Another common feature of memoirs is that readers often aren’t told about how the author felt about whatever event occurred. Instead, they are shown through both the dialogue and the actions of the characters. This convention is prevalent in “The Things They Carried”, evidenced in the story “Style” as Azar “mocked the girl’s dancing. He did funny jumps and spins. He put the palms of his hands against his ears and danced sideways for a while, and then backwards, and then did an erotic thing with his hips” (p. 133), which suggests much about the way the soldiers are feeling as a result of the hardships of a war. O’Brien conveys the impression that the only way some soldiers can cope is by what could be seen as a crude, humoristic approach to the situations. He essentially debases the situation by transforming Azar into the archetypical “grunt.” However, he also presents a different image. Henry Dobbins, another solider, is shown to resent Azar’s disrespect, and the story is told with this in mind. This is seen when Dobbins “took Azar from behind and lifted him up high and carried him over to a deep well and asked if he wanted to be dumped in” (p. 136), to which Azar said no, which prompted the response: “Then dance right” (p. 136) from Dobbins.

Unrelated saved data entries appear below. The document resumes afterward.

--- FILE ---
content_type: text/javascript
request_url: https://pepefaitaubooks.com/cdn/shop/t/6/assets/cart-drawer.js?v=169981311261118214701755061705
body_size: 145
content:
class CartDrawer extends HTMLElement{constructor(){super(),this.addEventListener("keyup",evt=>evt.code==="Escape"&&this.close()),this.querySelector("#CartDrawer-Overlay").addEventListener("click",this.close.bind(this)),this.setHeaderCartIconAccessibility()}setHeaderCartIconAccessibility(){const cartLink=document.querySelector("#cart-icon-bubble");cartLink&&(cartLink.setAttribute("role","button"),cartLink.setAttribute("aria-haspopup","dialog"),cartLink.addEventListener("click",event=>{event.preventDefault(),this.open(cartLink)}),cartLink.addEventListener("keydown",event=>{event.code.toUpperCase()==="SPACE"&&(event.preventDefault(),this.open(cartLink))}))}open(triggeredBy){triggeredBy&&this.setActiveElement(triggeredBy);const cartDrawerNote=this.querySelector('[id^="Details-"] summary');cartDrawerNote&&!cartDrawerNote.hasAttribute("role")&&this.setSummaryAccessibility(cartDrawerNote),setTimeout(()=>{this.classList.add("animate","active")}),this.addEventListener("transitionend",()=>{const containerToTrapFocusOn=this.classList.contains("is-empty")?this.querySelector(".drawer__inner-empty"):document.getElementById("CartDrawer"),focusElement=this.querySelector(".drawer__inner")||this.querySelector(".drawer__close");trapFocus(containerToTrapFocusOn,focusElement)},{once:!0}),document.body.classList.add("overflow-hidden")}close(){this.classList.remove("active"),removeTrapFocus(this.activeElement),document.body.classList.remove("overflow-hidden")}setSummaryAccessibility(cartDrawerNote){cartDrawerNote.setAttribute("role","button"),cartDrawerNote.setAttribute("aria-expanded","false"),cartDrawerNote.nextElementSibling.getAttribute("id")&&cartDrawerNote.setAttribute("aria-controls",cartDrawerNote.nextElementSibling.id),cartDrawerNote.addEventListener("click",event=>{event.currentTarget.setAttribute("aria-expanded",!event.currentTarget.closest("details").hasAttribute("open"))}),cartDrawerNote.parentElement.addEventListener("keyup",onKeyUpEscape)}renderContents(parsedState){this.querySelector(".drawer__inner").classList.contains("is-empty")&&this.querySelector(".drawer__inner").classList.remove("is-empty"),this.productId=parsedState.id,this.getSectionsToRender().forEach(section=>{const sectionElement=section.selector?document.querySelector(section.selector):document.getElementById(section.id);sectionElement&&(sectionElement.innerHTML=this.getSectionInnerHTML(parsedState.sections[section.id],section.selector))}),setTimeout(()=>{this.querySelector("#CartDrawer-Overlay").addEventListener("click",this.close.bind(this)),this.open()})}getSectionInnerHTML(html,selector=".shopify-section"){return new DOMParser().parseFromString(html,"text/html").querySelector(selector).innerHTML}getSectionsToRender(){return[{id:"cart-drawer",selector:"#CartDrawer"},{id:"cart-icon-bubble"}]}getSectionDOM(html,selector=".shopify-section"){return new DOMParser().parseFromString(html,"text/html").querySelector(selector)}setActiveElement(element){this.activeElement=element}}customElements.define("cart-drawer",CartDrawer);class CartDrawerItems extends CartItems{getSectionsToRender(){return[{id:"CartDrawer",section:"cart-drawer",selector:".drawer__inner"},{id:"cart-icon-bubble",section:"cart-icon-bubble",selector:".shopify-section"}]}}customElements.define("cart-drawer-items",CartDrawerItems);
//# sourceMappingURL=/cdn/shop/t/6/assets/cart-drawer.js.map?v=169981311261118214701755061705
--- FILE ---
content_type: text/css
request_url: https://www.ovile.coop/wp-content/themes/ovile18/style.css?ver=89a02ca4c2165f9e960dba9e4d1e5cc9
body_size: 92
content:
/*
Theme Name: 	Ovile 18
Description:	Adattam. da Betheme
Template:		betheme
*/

The crux of the novel is essentially how O’Brien challenges the fact that most people dismiss stories as fiction when they could just as easily be true by playing around with the memoir genre. He intends for his novel to be read as a memoir, although it isn’t one. He utilises certain conventions from the memoir genre to challenge their very essence. The point isn’t to tell a story that actually happened, it’s about telling a story that the storyteller feels is accurate from the totality of his experiences. Throughout the whole novel, the overarching theme — more so than the Vietnam War — is literally storytelling as an act in itself, which is conveyed to be a platform that allows for the expression of one’s memory as well as a form of catharsis of the past. O’Brien even reflects on this, “I’m forty-three years old, and a writer now […] I’m skimming across the surface of my own history, moving fast, riding the melt beneath the blades, […] and when I take a leap […] and come down thirty years later, I realise it is as Tim trying to save Timmy’s life with a story” (p. 236). The veracity behind the stories is secondary to the impact of the actual subject matter on the readers. To O’Brien, if a story “can evoke emotions in you”, it should be considered as a “type of truth”.